Peu après cette révélation, Ecolo a réagi samedi par la voie de communiqué, en appelant « une nouvelle fois à faire toute la clarté sur les rémunérations directes et indirectes des intercommunales, et singulièrement de Vivaqua ». Le député écologiste bruxellois, Arnaud Pinxteren, a d’ailleurs déposé une interpellation parlementaire pour que « toute rémunération soit déterminée sur base d’une objectivation des responsabilités, des compétences et de la charge de travail ». Pour les verts dans l’opposition, il est grand temps d’enclencher une réforme en profondeur des intercommunales « en vue d’interdire les rémunérations forfaitaires et d’harmoniser les rémunérations des mandataires publics », ajoute le député écologiste bruxellois Arnaud Pinxteren cité par la Dernière Heure.
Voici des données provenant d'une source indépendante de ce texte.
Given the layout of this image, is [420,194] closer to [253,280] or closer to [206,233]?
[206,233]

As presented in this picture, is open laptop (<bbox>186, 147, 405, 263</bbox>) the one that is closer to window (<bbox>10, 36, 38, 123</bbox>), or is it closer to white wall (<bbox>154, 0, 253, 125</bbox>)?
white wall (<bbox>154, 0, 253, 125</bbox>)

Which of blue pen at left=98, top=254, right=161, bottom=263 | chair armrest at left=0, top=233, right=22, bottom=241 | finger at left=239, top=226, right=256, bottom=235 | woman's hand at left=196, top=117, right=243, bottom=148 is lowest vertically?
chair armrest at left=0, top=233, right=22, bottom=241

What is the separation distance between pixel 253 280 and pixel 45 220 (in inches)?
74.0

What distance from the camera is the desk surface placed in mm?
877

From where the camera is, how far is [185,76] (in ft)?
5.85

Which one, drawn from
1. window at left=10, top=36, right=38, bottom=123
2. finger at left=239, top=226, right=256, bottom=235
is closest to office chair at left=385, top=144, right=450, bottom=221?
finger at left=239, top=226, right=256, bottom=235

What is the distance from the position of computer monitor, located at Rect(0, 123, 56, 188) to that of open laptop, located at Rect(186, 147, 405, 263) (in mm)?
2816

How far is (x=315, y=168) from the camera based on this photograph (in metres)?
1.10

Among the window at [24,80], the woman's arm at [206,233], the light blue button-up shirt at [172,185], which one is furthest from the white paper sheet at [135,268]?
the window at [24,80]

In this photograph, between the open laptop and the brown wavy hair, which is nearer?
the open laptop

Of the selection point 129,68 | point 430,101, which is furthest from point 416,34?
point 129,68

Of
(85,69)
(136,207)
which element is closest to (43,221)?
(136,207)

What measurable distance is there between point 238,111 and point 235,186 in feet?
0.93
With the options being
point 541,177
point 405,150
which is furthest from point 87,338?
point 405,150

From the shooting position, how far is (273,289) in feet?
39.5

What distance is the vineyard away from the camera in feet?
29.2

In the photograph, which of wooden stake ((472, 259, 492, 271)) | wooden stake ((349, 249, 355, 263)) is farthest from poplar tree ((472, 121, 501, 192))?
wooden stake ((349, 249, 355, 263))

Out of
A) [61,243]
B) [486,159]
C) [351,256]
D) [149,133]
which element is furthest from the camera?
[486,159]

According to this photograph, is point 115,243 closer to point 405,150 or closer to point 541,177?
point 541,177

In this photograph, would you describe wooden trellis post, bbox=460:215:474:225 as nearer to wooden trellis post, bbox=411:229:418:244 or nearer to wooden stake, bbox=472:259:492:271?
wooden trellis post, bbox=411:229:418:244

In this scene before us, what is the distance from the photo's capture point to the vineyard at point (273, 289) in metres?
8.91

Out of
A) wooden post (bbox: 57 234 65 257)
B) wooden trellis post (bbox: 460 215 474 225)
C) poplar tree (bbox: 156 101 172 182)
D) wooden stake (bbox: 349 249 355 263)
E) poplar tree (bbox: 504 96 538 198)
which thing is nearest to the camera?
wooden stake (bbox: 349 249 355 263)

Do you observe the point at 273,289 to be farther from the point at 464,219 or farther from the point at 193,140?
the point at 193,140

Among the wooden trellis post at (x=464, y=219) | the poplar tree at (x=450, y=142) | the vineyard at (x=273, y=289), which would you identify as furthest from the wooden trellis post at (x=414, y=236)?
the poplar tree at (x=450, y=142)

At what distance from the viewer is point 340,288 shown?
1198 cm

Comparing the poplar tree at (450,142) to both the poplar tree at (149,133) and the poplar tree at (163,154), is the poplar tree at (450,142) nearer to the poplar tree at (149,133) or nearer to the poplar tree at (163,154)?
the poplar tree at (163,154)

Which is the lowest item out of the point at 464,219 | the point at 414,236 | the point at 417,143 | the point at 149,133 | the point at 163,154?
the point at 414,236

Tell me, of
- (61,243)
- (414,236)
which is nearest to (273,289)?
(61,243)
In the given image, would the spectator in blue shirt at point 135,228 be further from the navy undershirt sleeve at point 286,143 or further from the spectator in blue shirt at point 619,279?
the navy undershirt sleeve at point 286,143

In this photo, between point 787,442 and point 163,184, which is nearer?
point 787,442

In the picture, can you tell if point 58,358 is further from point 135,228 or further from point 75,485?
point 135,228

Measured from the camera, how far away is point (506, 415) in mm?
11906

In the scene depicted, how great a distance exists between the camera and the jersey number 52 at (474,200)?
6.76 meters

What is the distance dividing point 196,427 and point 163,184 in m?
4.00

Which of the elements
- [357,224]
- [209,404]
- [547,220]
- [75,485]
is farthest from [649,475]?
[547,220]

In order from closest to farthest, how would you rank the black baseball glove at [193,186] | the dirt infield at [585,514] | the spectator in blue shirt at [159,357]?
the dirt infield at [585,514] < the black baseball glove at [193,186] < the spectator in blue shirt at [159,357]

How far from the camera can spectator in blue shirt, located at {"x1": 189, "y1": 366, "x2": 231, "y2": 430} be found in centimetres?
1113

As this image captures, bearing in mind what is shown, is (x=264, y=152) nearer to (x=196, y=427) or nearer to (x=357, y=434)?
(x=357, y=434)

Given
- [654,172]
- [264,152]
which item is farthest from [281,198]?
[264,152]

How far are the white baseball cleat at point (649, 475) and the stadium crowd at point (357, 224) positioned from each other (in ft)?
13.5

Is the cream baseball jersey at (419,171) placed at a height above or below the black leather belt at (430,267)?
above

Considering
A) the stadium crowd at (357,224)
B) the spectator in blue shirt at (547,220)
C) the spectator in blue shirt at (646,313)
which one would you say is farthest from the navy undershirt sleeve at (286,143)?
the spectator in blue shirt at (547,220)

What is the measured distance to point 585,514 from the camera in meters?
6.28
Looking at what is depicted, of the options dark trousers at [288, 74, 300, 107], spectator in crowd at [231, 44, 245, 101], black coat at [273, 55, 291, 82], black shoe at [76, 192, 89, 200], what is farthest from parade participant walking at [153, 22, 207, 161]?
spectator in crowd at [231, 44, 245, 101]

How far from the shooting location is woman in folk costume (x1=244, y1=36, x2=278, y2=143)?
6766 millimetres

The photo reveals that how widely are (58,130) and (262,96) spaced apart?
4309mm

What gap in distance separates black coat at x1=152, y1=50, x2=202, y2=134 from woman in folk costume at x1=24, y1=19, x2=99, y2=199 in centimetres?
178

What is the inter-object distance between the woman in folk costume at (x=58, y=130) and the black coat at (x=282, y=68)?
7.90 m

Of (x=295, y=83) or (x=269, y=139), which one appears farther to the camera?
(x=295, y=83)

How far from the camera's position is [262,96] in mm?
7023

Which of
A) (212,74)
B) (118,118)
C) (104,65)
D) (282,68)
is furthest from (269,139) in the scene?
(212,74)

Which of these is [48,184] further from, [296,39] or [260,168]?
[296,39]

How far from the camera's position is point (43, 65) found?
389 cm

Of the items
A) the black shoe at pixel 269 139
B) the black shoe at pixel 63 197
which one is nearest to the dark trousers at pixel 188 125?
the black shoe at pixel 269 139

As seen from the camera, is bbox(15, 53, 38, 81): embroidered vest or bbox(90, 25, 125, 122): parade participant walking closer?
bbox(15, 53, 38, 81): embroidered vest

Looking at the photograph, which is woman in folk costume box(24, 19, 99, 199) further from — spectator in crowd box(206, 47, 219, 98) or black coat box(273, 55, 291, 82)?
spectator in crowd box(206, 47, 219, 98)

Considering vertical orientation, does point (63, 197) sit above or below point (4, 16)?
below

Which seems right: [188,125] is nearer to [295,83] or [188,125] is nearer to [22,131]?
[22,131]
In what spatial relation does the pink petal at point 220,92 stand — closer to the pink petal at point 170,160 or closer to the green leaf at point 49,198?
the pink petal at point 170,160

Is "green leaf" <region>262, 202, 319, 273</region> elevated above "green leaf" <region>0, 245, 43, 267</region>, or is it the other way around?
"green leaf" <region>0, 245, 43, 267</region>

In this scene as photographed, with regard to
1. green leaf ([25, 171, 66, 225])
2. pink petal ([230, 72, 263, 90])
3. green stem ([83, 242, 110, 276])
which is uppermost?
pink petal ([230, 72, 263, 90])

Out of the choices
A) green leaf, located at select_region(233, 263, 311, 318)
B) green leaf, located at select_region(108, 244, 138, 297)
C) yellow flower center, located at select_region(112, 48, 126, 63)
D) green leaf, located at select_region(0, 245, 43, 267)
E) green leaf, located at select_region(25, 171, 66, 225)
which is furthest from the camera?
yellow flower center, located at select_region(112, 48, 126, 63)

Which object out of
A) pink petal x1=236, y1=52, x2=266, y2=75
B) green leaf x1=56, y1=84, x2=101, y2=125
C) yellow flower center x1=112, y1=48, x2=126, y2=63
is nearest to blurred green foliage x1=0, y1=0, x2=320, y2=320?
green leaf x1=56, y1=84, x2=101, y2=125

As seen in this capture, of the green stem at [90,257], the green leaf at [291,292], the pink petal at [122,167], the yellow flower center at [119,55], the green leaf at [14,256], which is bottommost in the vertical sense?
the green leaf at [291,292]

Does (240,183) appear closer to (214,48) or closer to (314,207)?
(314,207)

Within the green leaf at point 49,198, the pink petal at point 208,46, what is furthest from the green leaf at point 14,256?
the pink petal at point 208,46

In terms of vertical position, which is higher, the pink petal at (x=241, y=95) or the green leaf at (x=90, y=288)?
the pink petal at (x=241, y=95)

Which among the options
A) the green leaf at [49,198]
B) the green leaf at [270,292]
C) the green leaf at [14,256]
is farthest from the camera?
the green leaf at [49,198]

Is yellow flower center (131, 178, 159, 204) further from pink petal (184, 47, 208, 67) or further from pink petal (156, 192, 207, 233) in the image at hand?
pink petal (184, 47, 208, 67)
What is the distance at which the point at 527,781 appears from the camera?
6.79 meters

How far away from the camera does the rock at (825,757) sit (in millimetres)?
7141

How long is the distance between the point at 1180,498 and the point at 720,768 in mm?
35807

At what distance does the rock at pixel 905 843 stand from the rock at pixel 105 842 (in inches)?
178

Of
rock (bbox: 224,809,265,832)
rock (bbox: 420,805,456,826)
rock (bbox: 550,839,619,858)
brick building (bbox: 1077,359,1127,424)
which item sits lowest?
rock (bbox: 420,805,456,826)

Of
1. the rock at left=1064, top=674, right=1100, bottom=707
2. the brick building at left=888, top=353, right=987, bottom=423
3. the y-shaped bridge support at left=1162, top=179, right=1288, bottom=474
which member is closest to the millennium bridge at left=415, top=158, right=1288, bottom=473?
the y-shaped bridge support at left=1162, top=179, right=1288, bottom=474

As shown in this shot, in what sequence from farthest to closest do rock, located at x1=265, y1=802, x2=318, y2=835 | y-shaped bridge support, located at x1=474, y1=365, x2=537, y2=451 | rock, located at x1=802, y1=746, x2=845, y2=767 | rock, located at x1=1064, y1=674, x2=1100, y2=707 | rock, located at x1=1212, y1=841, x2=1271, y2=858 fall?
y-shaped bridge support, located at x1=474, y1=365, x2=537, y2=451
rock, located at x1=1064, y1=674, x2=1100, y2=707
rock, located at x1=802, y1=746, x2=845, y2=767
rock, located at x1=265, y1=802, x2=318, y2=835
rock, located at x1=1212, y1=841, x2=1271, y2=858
Même son de cloche du côté du MR. Vincent De Wolf, chef de groupe MR au Parlement bruxellois, a ainsi rappelé que plusieurs propositions des libéraux en faveur d’une meilleure gouvernance ont été déposées en février dernier et attendent depuis plus de quatre mois d’être débattues et votées. Celles-ci visent notamment à ce que tous les salaires, jetons de présences et autres indemnités alloués au sein des intercommunales et autres structures publiques soient obligatoirement encadrés par la Région de Bruxelles-Capitale. En outre, le texte prévoit aussi que les montants perçus ne puissent être supérieurs aux plafonds arrêtés par le Gouvernement bruxellois sur base de critères objectifs.

De son côté, Fabian Maingain, député régional bruxellois et chef de groupe DéFI à la Ville de Bruxelles, regrette que le cadastre des mandats rémunérés qui dépendent de la Ville de Bruxelles ne mentionne « étrangement pas » les mandats dans les intercommunales. « Cette semaine encore, je demandais au futur bourgmestre que le cadastre soit revu et complété précisément sur ces structures », a-t-il ainsi réagi au Soir.

Enfin, le CD&V a lui aussi réagi. Bianca Debaets, la Secrétaire d’État bruxelloise (CD&V), qui est également conseillère communale dans l’opposition à la Ville de Bruxelles, a proposé samedi de placer les intercommunales bruxelloises, Vivaqua compris, sous gestion de la Région. Comme c’est le cas en Flandre. Cela entraînerait que l’Inspection des Finances et qu’un commissaire du gouvernement puissent superviser et contrôler leur gestion. Les rémunérations des administrateurs seraient également plafonnées et les réunions et autres activités plus transparentes.

Ce serait aussi une manière de renforcer la Région, par rapport aux autres communes, dans la gestion des intercommunales. Une évolution que le CD&V et les autres partis flamands souhaite, mais auxquels les partis francophones sont réticents. Le MR a d’ailleurs déjà marqué son désaccord.

Mais il faudra bien un jour trouver une solution qui goupille les revendications des uns et des autres pour laver la politique wallonne et bruxelloise. Sans quoi, la confiance du citoyen sera définitivement rompue.